The name Føroyar (Faroe Islands) is derived from old Norse and means Sheep Islands, a name given by the Viking age settlers arriving from Norway in the 9th century. The medieval culture and organisation of the Faroe Islands was clearly Norse in origin and form, and they established their Althing (parliament), later named Løgting, at Tinganes in Tórshavn. Tórshavn still is the capital city of modern days Faroe Islands, and it claims to hold the oldest parliament in the world.
Viking age Norwegian kings long aspired to gain control over the Faroe Islands, but for many years the Faroese managed to fight them off. However, by the latter half of the 12th century the Faroe Islands eventually became firmly attached to the Kingdom of Norway.
The Faroe Islands joined Norway into the dual monarchy with Denmark in the late 14th century. When this union was succeeded by a Norwegian-Swedish union in 1814 the former Norwegian territory of the Faroe Islands remained under the sovereignty of the Kingdom of Denmark. Due to, among other factors, remoteness vis-à-vis both Norway and Denmark, the Faroes Islands always maintained a special jurisdiction along with their distinct language and culture, guarded by the ancient Løgting.
The royal trade monopoly long stood in the way of development. When it was abolished in 1856 an export oriented commercial fishing industry rapidly developed in the Faroe Islands kickstarting the development of a modern market economy and population growth.
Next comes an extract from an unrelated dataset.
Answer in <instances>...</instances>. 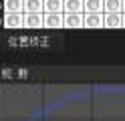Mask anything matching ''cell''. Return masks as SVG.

The special constitutional status, combined with a growing export oriented economy and a cultural national awakening by the late 19th century, fuelled a Faroese nation-building process and the establishment of political autonomy. Since adopting the Home Rule agreement of 1948 the Faroe Islands has had extensive self-government.
Today fisheries and aquaculture are the basis for the production and export of high quality Faroese fish products, which constitute 95 per cent of the total income of exported goods. Diversification of the economy and the development of a welfare society has led to a variety of working opportunities in the modern Faroese society.
With economic wealth the Faroese have developed a welfare society much along the lines of the typical Scandinavian welfare state model, e.g. with free education and healthcare for all.